Маршалл понял, как они на него вышли. Им было известно, что он взял фамилию тети Джози. Старая лиса Армитедж наверняка заметил совпадение и стал копать.
– Как он отреагировал, когда ты назвала мое имя?
– Поднял брови. А потом начал расспрашивать о тебе.
– Что спрашивал?
– Ну, как ты выглядишь. Хороший ли ты офицер. Каков твой рост. Женат ли. В то время мне особенно сильно хотелось тебе позвонить. Я никак не могла тебя забыть. И, черт возьми, сама не могла поверить, как по тебе соскучилась.

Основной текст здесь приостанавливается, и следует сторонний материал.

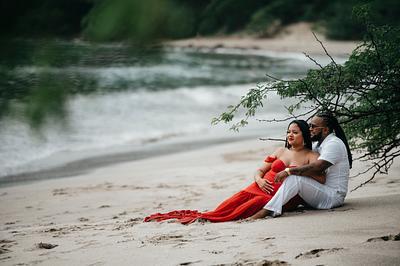 Analis & Junior, Maternity Photoshoot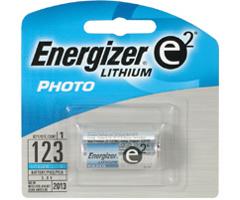 Energizer EL-123 - CR123 Advanced Photo Lithium Battery Retail Pack - Single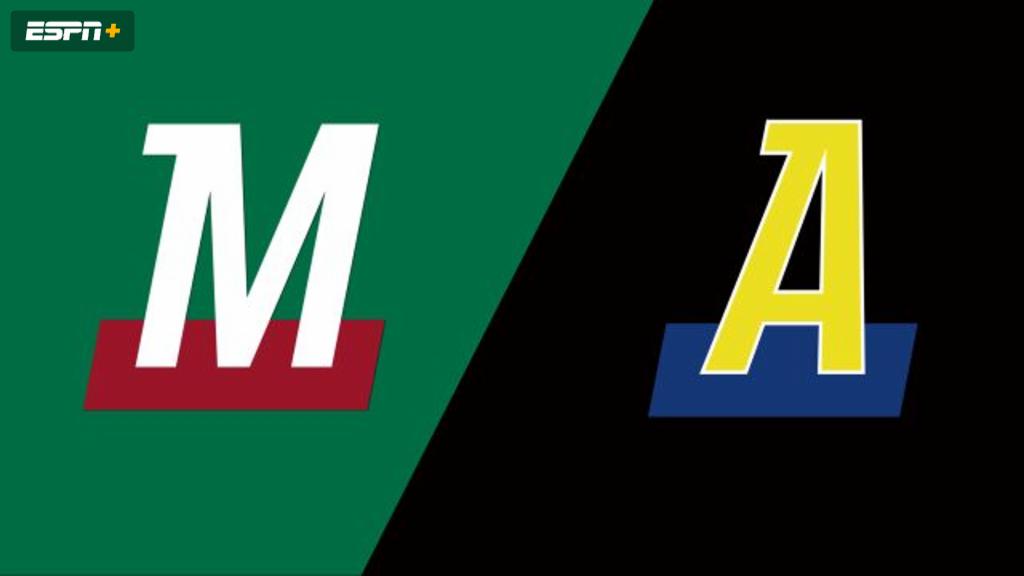 Matamoros, Mexico vs. Perth, Australia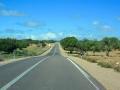 33 Fahrt Essaouira - 1197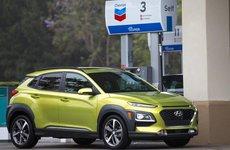 Xe Hyundai chuẩn bị tích hợp thêm hệ thống thanh toán tự động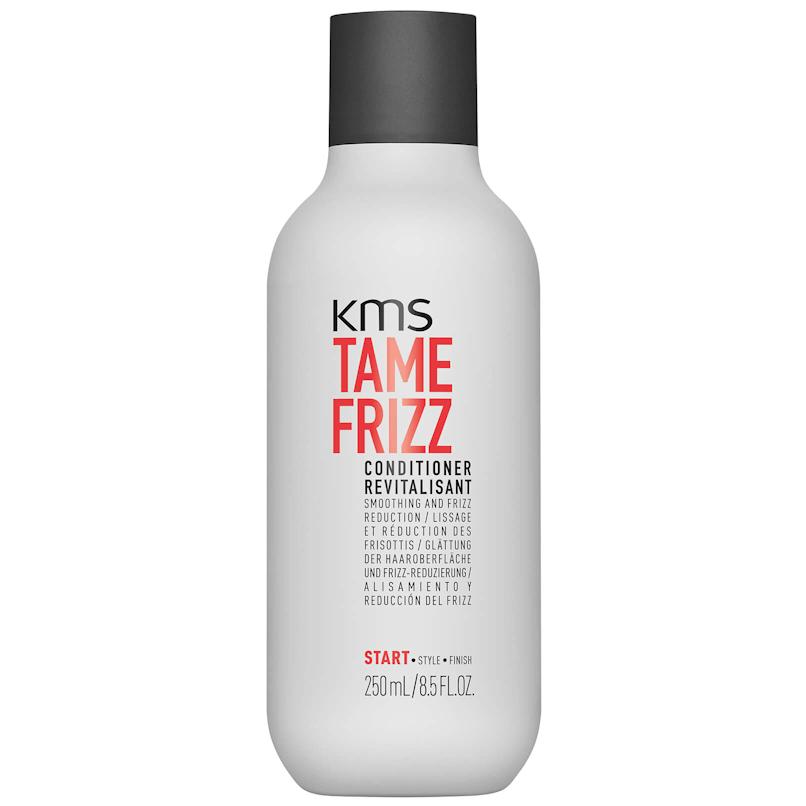 KMS Tame Frizz Condicionador 250ml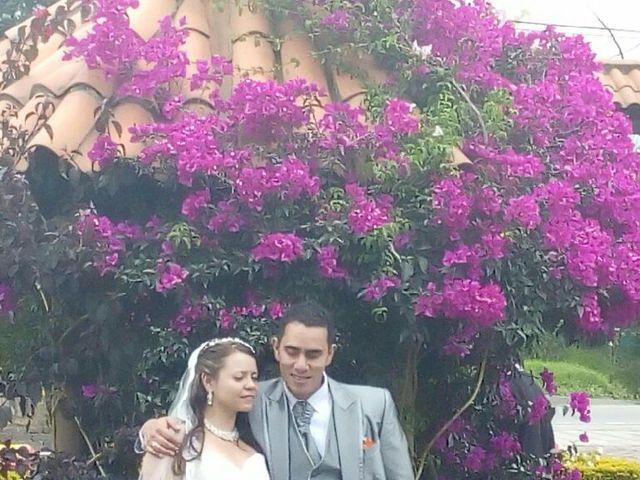 El matrimonio de Andrés y Paola  en Bogotá, Bogotá DC 5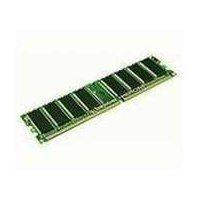 Lexmark 512 MB DDR2-DRAM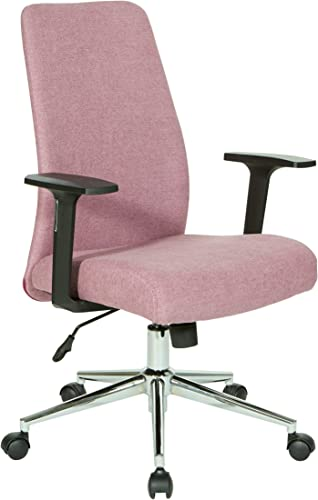 OSP Home Furnishings Evanston Office Chair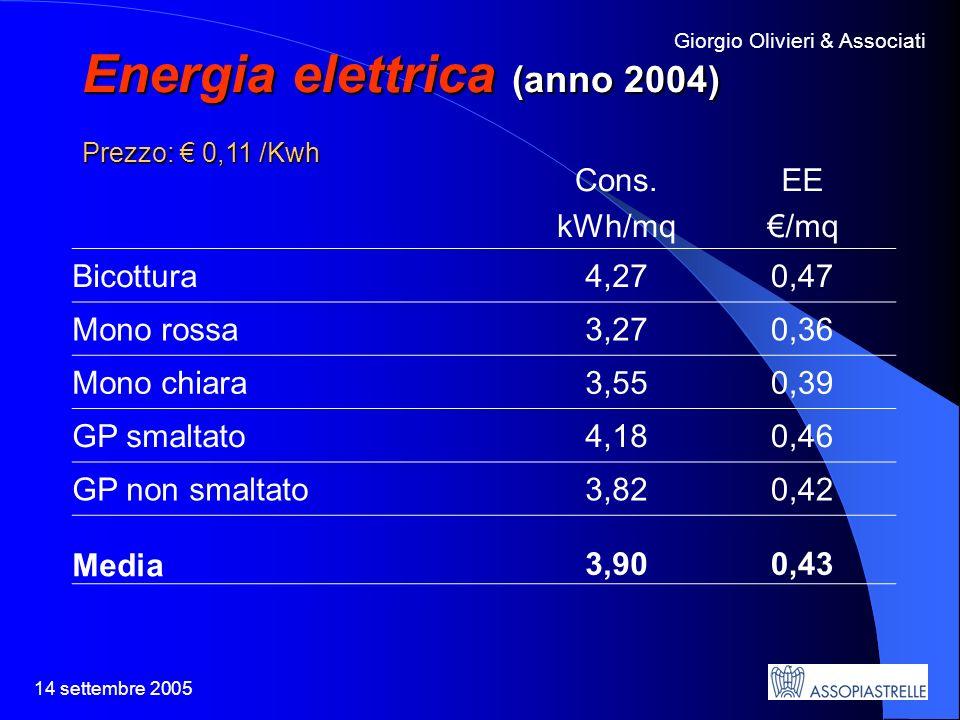 14 settembre 2005 Giorgio Olivieri & Associati Energia elettrica (anno 2004) Prezzo: 0,11 /Kwh Cons.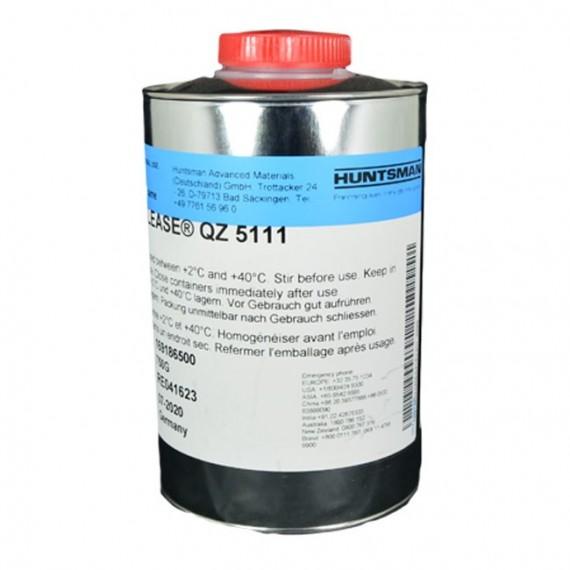 Rozdzielacz woskowy w płynie RENLEASE QZ5111 0,75kg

– Надо было всего лишь набрать номер. Так просто.
– Это было давно, – сказала она с сожалением и пожала плечами. – В общем, я удивилась, как много он о тебе спрашивал. И в конце концов сказал, что знал тебя прежде.
Маршалл освободил свою руку, достал из кармана письмо и положил на стол.
– Для бобби ты не очень-то любопытна, если не знаешь, что там. – Он постучал пальцем по письму. – Почему же ты привезла его?
– Потому что я знаю тебя. Я только курьер, и, думаю, они мне доверяют.
– Они?
– Не пытайся меня поймать. Полагаю, Армитедж действует не по своей собственной инициативе. – Маршалл промолчал, и она продолжила, только теперь в ее голосе зазвучали нотки раздражения: – Я не пыталась узнать, что там написано. Не хочу, чтобы что-то вставало между нами. Последние несколько дней были просто фантастикой. Я согласна все бросить и остаться здесь. Если ты этого хочешь. Меня гораздо больше интересуют наши отношения, чем работа в полиции или это дурацкое письмо. В общем, я предполагала, что ты сам все мне расскажешь, когда сочтешь нужным. Может быть, я не хочу знать, что в этом письме. Может, я не хочу, чтобы у нас все кончилось.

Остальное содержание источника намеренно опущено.